Direito de Família

Inventário extrajudicial: requisitos, documentos e quando não é possível

Desde a Lei nº 11.441/2007, é possível realizar o inventário diretamente em cartório, sem processo judicial, desde que certos requisitos sejam cumpridos. Essa modalidade costuma ser mais ágil, mas não se aplica a todos os casos. Este material reúne informações gerais e não substitui a análise individualizada.

Requisitos para o inventário em cartório

Os requisitos são cumulativos: basta um deles faltar para que a via extrajudicial fique indisponível.

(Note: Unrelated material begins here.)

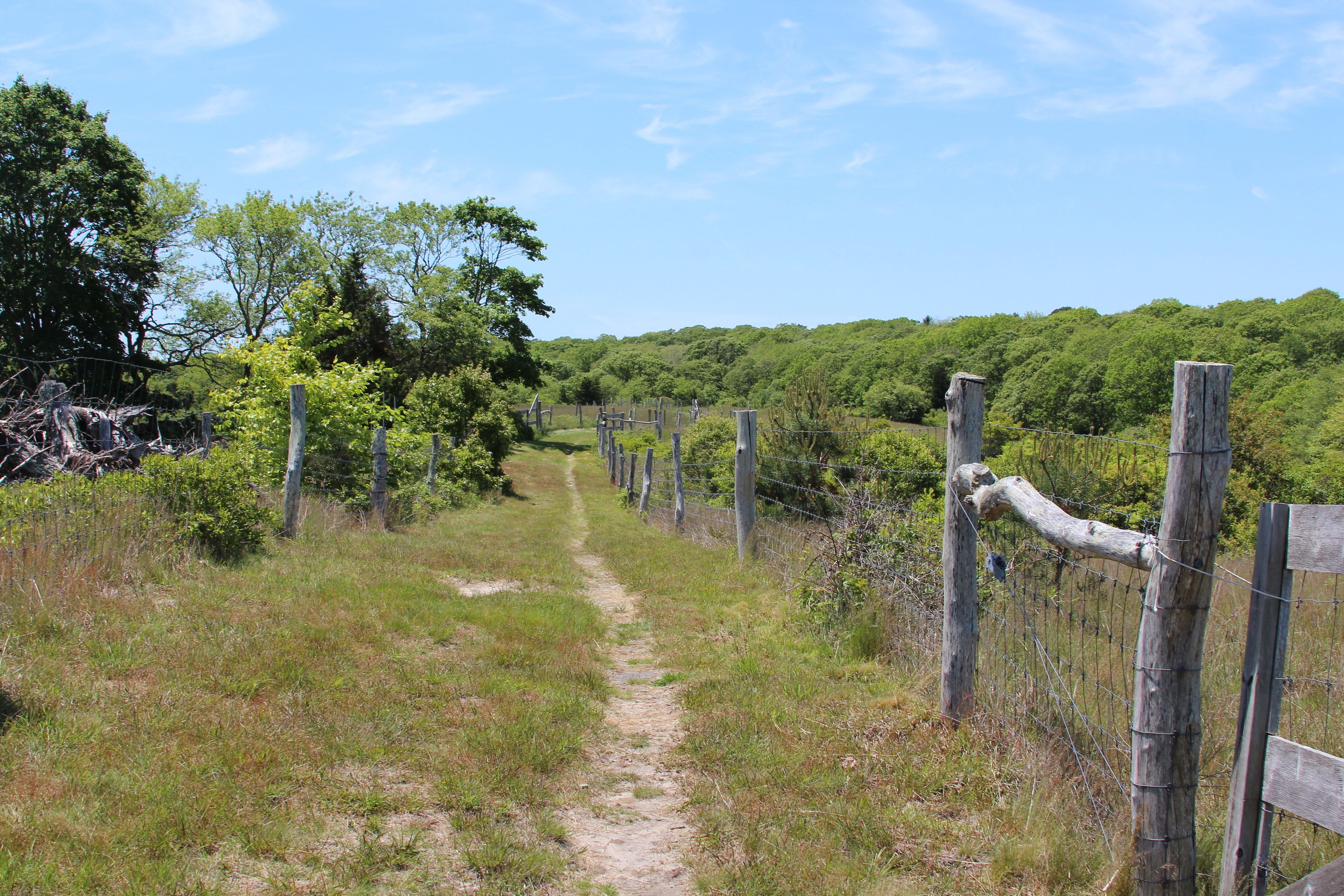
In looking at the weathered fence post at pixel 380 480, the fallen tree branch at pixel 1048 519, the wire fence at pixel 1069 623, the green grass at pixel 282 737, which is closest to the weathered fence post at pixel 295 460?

  • Todos os herdeiros devem ser maiores de idade e capazes
  • Deve haver consenso integral sobre a partilha dos bens
  • O falecido não pode ter deixado testamento, salvo hipóteses com autorização judicial
  • A presença de advogado é obrigatória durante todo o procedimento

Vantagens práticas dessa via

Por não depender da tramitação de um processo judicial, o inventário extrajudicial costuma ser concluído em prazo bem mais curto e com menos etapas intermediárias.

Há também mais flexibilidade de agendamento junto ao cartório escolhido, e a previsibilidade tende a ser maior, já que o andamento não depende da pauta de uma vara.

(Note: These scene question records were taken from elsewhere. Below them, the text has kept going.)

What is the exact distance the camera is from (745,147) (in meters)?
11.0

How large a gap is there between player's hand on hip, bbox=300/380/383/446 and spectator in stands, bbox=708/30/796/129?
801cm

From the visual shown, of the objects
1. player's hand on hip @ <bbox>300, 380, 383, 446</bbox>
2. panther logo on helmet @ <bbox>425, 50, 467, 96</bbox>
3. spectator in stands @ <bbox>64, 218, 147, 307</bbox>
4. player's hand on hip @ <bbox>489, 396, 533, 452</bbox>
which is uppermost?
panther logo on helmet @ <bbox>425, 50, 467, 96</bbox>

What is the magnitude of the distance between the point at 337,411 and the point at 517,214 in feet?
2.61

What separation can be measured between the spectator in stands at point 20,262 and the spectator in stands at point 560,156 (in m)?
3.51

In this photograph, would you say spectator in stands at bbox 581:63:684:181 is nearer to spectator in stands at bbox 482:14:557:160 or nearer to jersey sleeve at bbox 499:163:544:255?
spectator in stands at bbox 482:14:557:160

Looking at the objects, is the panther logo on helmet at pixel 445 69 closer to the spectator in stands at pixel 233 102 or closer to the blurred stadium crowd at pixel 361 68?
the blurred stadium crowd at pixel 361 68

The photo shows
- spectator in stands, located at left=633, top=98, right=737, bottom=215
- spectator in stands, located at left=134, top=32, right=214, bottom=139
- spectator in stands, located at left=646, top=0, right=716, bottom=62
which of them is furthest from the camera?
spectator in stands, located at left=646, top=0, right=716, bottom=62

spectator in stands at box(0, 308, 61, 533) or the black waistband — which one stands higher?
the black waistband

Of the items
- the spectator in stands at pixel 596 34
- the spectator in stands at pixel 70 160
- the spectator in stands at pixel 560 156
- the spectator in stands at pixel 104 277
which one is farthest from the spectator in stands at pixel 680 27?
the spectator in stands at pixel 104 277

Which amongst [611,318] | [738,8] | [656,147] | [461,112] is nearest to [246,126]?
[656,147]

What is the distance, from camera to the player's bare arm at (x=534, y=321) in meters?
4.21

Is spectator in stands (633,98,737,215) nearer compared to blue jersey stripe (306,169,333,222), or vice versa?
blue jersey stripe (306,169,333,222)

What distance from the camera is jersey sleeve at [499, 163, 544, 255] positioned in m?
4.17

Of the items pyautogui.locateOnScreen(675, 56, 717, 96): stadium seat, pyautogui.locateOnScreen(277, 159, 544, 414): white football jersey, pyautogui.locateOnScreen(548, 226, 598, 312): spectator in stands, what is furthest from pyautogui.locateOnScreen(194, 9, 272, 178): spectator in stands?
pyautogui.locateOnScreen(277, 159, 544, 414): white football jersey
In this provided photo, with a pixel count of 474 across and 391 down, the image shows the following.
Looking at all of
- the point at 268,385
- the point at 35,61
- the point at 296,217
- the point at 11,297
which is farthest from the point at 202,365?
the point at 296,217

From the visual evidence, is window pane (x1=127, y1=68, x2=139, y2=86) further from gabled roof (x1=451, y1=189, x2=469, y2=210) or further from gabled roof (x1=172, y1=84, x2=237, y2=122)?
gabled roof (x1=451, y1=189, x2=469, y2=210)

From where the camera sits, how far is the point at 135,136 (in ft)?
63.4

Documentos normalmente exigidos

  • Certidão de óbito do falecido
  • Documentos pessoais do falecido, do cônjuge ou companheiro e dos herdeiros
  • Certidão de casamento atualizada, com pacto antenupcial se houver
  • Documentos de propriedade dos bens, como matrícula de imóveis e documento de veículos
  • Certidões negativas de débitos federais, estaduais e municipais
  • Certidão negativa de testamento
  • Comprovante de quitação do ITCMD

O imposto que costuma pegar as famílias de surpresa

O ITCMD, imposto estadual sobre transmissão causa mortis, precisa ser apurado e recolhido antes da lavratura da escritura. A alíquota e as regras de cálculo variam de estado para estado.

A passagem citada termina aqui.